Start of DATASET EXTRACT

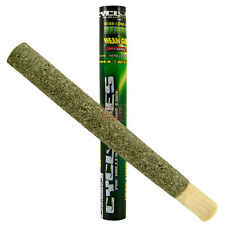 CYCLONES MEAN GREEN HERB CONE BLUNT HERBIES NO TOBACCO PREROLLATO 3pcs g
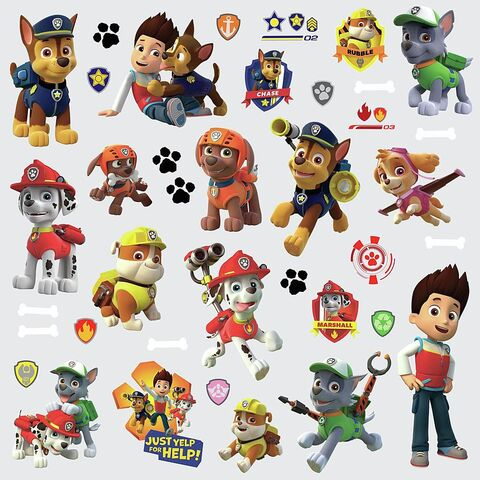 File:Wall decal stickers 3.jpg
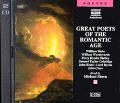 Great Poets of the Romantic Age Cover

End of DATASET EXTRACT

GOAL OF THE EXERCISE:
Output the data above verbatim, pictures excluded.

ANSWER BOX:
 CYCLONES MEAN GREEN HERB CONE BLUNT HERBIES NO TOBACCO PREROLLATO 3pcs g
 File:Wall decal stickers 3.jpg
 Great Poets of the Romantic Age Cover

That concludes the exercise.